# pb rétro eclairage



## Nivek (25 Juin 2005)

Heureux possesseur d'un PowerBook 15 depuis début mai, je viens de m'apercevoir de plusieurs choses :
- Dans le manuel d'utilisation et l'aide apple précise qu'il existe une case à cocher dans pref "clavier" pour : "Pour activer le rétroéclairage, sélectionnez la case "Éclairer le clavier si la lumière ambiante est faible".
- Or cette option n'existe pas des mes préférences.
- J'ai exactement le même problème pour le réglage automatique de l'ecran. Il existe dans les prefs "Moniteur" une case "luminosité automatique" que je n'ai pas.
- De plus depuis que j'ai fait la "sécurity update" le rétro-eclairage ne fonctionne plus du tout.

Je précise que le powerBook était sous panther et que c'est un vendeur qui m'a fait la mise à jour vers Tiger en attendant de recevoir des exemplaires de Mise à Jour vers Tiger. 

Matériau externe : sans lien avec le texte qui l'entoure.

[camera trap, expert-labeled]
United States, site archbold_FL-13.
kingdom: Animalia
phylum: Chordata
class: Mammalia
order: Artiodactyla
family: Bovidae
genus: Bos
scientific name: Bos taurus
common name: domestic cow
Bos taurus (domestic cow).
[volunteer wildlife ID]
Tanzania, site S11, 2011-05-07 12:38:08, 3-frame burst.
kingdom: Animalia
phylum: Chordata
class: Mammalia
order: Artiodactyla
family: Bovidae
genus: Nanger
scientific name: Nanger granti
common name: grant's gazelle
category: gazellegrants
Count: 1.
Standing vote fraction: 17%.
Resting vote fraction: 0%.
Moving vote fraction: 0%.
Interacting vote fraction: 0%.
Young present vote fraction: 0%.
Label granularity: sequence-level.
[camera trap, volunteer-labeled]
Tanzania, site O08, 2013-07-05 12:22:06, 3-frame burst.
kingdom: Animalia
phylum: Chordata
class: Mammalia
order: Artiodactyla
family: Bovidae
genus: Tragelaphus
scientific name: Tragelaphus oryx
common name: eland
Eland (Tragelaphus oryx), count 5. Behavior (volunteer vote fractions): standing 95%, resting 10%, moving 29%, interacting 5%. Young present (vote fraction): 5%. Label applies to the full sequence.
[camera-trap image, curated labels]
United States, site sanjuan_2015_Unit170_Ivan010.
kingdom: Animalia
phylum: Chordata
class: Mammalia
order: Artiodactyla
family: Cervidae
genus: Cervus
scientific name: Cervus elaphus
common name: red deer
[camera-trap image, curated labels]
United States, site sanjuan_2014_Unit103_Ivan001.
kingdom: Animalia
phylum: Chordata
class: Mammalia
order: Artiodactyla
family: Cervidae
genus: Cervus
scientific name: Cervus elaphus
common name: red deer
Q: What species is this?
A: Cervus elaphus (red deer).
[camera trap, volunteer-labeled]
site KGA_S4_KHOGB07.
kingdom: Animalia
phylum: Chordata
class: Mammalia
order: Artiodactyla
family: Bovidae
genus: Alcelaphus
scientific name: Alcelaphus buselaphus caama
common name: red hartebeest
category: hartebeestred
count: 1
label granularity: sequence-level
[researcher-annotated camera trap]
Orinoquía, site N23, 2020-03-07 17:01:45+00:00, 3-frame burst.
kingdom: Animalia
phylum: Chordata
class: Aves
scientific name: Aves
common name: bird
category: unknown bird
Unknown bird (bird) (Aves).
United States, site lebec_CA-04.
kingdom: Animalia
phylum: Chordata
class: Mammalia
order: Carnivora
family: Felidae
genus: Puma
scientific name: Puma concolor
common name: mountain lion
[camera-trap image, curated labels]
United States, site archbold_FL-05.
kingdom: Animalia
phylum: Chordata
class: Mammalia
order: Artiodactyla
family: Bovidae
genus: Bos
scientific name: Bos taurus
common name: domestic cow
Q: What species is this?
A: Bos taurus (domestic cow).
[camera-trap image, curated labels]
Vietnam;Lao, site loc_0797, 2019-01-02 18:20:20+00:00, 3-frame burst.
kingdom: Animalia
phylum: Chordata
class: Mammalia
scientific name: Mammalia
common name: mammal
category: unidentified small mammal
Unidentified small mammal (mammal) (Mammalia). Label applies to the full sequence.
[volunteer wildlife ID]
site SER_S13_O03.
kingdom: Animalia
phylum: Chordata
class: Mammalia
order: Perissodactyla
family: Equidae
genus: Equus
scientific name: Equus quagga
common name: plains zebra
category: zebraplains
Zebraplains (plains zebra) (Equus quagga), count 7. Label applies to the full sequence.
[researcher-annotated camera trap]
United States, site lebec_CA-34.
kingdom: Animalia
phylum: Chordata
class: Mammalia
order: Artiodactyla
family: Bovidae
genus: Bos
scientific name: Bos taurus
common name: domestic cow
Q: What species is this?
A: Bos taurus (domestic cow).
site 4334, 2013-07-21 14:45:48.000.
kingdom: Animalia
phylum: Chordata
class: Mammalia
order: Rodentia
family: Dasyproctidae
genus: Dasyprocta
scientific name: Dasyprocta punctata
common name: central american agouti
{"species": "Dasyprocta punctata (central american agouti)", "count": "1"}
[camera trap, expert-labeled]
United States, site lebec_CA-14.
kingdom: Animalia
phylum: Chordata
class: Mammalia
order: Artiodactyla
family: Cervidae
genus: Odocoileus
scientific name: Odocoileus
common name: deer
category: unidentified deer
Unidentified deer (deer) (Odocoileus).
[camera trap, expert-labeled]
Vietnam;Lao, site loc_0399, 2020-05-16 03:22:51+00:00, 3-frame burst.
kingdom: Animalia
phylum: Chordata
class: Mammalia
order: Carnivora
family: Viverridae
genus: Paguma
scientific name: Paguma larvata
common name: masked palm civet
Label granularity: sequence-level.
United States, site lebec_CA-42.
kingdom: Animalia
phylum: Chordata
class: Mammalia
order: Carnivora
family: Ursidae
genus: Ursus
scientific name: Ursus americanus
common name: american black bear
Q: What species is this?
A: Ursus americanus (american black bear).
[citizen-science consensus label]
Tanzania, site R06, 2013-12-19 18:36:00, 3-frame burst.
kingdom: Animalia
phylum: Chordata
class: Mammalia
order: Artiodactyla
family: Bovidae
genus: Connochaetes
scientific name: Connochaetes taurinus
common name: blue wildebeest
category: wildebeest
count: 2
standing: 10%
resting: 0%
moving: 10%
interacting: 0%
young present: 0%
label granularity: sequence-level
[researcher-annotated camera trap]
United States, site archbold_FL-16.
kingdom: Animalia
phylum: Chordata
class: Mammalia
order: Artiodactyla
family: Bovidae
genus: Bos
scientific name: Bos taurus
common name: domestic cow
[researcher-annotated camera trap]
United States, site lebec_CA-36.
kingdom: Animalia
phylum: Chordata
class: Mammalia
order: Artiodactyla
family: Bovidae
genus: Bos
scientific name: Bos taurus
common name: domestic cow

Aujoud'hui je suis en 10.4.1

Est ce que quelqu'un à connu les même soucis ?


----------



## Nivek (28 Juin 2005)

Je persiste  :rateau: 

Voilà pour m'aider à comprendre pourquoi je ne possède pas certaines options, j'ai besoin d'une âme généreuse  :love: . Je ne veux pas lui piquer son powerbook (promis juré). Mais j'aurais besoin qu'une personne ayant un powerbook avec le rétro-éclairage du clavier et l'ajustement automatique de la luminosité de l'écran (ces deux options sont présentent dans prefs "clavier/souris" et dans prefs "moniteur" par l'intermédiare de cases à cocher).
Il faudrait donc que cette personne me mette en pièce jointe un zip contenant les fichiers suivants :
- Keyboard.prefPan qui se trouve dans 'Système'::'Bibliothèque'::'PreferencePanes'
- Displays.prefPan qui se trouve dans 'Système'::'Bibliothèque'::'PreferencePanes'

Voilà cest tout   
En la ou les remerciant d'avance.


----------